>> START DATA PROVIDED

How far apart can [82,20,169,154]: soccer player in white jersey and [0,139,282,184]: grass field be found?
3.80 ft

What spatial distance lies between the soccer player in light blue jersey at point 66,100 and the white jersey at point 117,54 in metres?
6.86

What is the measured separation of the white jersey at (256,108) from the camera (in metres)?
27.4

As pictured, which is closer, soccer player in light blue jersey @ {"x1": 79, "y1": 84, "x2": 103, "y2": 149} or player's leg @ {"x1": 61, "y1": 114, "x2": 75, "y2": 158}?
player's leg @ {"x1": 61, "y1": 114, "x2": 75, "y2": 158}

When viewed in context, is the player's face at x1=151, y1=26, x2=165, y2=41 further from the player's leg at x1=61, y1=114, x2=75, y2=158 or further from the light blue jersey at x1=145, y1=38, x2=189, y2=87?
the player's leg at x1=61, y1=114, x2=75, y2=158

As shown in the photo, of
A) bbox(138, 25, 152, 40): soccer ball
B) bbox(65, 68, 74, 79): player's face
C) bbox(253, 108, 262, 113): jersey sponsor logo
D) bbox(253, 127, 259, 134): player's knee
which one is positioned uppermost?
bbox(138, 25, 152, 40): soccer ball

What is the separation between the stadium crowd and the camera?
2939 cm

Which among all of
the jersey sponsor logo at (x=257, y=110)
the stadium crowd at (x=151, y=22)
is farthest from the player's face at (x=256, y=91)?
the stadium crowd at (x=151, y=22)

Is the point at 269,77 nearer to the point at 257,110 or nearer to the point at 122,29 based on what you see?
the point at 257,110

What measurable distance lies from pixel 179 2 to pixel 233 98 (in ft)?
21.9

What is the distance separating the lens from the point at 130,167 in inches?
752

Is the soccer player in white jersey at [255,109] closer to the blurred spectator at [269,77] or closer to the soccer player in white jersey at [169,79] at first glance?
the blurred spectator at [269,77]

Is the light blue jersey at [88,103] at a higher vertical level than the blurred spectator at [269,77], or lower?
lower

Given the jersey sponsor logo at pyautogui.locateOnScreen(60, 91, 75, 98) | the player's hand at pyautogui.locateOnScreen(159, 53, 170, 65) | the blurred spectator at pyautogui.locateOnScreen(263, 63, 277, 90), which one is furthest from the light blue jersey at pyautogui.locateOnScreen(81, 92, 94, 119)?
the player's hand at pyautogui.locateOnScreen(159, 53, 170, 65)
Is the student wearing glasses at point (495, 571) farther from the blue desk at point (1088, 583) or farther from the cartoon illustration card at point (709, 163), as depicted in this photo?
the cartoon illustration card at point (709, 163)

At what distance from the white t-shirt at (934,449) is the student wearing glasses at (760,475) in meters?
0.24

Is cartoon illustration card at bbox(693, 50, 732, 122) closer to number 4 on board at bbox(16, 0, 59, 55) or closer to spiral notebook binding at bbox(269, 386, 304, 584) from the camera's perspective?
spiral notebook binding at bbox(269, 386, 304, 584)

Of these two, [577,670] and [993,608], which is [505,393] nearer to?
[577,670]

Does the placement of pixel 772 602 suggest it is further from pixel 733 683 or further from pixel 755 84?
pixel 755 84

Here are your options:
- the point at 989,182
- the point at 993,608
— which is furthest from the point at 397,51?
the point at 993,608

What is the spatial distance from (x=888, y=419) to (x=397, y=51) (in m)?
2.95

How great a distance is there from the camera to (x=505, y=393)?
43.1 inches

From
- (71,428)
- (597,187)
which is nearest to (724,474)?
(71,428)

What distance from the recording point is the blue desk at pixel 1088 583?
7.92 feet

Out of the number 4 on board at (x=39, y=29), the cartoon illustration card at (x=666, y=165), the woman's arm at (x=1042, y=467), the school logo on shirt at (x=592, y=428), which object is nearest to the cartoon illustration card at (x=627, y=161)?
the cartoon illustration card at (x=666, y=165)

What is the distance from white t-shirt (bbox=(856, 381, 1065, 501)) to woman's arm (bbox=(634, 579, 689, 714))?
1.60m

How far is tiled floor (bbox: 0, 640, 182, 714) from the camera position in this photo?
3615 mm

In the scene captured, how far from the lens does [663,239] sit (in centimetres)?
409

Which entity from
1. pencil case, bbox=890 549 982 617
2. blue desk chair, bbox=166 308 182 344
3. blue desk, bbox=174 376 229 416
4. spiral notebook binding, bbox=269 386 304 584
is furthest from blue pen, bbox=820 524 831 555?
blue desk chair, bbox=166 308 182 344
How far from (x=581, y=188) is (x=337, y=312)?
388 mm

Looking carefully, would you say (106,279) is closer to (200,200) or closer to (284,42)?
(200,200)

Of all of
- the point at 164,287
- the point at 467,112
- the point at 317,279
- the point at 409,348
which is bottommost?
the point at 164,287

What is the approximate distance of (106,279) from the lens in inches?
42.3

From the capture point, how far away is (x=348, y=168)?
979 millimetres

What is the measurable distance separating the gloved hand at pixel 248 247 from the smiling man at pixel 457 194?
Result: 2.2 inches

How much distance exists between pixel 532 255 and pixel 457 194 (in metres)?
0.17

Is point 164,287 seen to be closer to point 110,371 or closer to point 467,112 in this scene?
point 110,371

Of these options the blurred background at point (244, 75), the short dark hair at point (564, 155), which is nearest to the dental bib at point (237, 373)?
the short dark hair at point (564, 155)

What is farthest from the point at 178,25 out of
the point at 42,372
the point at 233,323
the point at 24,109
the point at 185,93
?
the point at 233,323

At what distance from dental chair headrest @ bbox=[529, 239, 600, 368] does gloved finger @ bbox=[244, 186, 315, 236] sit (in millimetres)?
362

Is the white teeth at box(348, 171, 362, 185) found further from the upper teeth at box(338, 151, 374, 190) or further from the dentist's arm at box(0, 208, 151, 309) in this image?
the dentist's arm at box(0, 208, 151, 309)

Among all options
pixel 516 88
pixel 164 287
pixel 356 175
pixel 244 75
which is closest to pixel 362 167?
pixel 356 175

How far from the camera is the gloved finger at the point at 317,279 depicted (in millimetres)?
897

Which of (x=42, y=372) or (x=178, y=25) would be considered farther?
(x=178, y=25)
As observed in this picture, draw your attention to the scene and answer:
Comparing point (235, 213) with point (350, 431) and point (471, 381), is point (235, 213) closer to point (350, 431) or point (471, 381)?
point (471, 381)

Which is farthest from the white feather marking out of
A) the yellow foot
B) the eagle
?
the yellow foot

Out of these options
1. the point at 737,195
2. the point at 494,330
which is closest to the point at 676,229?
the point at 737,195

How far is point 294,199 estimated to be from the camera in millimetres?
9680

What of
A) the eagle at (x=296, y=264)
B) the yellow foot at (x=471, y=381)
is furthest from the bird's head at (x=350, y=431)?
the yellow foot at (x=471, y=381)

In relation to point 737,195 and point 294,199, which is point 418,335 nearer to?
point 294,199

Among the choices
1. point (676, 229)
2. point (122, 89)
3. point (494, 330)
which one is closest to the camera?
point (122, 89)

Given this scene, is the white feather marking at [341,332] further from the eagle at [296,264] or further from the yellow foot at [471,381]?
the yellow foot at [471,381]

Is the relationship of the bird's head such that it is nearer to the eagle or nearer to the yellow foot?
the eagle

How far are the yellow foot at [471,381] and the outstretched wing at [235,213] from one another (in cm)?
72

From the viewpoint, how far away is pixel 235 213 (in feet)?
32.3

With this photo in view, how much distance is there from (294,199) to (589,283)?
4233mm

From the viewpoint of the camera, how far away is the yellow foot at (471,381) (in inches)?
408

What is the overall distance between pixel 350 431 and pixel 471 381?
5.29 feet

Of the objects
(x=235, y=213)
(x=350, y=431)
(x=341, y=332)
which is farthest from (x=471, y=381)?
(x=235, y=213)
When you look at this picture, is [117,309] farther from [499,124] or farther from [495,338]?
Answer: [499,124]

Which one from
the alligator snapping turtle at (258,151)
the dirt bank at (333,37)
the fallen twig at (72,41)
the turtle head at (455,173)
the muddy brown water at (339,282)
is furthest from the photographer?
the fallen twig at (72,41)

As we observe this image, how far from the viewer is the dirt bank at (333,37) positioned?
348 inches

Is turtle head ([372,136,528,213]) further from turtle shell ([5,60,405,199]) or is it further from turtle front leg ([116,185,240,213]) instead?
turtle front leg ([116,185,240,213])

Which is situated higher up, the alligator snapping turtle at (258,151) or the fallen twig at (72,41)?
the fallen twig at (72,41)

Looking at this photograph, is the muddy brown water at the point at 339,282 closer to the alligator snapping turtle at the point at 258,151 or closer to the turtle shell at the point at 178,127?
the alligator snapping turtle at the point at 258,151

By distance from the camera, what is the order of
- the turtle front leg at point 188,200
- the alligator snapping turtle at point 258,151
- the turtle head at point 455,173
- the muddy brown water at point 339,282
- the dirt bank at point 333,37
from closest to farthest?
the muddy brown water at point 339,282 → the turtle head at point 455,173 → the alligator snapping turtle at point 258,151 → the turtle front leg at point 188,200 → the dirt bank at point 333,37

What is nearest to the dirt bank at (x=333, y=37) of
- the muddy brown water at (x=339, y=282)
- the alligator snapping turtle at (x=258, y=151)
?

>> END DATA PROVIDED

## YOUR INSTRUCTIONS
Which lines run from the one containing "Which is situated" to the end of the entries above? Quote exactly those, and only those.

## RESULT
Which is situated higher up, the alligator snapping turtle at (258,151) or the fallen twig at (72,41)?
the fallen twig at (72,41)

Looking at this photograph, is the muddy brown water at the point at 339,282 closer to the alligator snapping turtle at the point at 258,151 or closer to the turtle shell at the point at 178,127?
the alligator snapping turtle at the point at 258,151

By distance from the camera, what is the order of
- the turtle front leg at point 188,200
- the alligator snapping turtle at point 258,151
- the turtle head at point 455,173
- the muddy brown water at point 339,282
- the dirt bank at point 333,37
from closest to farthest?
the muddy brown water at point 339,282 → the turtle head at point 455,173 → the alligator snapping turtle at point 258,151 → the turtle front leg at point 188,200 → the dirt bank at point 333,37

What is nearest to the dirt bank at (x=333, y=37) of
- the muddy brown water at (x=339, y=282)
- the alligator snapping turtle at (x=258, y=151)
?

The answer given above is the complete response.